Key Features of the Web Graph
Note- The web graph is a directed graph, meaning the edges have a direction.
- If page A links to page B, there is an edge from A to B, but not necessarily from B to A.
Bowtie Structure
The bowtie structure is a model that describes the overall shape of the web graph. It divides the web into several distinct regions:
- Strongly Connected Core (SCC): A large central component where every page can be reached from any other page via a series of hyperlinks.
- IN Component: Pages that can reach the SCC but cannot be reached from it.
- OUT Component: Pages that can be reached from the SCC but cannot reach it.
- Tendrils: Pages that are connected to the IN or OUT components but not to the SCC.
- Disconnected Components: Pages that are completely isolated from the main structure.
Consider a university website:
- The homepage is part of the SCC because it links to and is linked from many other pages.
- An old event page might be in the OUT component if it is linked from the homepage but doesn't link back.

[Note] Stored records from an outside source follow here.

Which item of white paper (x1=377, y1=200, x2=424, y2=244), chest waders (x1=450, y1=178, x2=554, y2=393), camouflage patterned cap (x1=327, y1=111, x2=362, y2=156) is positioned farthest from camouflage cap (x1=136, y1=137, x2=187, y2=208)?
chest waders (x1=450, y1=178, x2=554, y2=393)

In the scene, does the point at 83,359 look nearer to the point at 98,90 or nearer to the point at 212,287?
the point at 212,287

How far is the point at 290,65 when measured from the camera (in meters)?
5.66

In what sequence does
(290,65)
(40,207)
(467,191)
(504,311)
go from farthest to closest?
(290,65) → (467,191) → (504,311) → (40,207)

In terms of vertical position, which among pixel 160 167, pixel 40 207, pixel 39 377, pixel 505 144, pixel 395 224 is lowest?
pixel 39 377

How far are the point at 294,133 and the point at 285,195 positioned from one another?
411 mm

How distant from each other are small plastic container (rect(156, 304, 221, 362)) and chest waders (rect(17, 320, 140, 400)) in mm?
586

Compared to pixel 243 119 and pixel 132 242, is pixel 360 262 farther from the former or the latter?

- A personal blog that links to the university but isn't linked from it would be in the IN component.
Strongly Connected Core (SCC)
The SCC is the heart of the web graph. It has several important properties:
- Mutual Reachability: Any page in the SCC can be reached from any other page within the SCC.
- High Connectivity: The SCC contains a large portion of the web's most important and frequently visited pages.
- Stability: The SCC is relatively stable over time, even as the web grows and changes.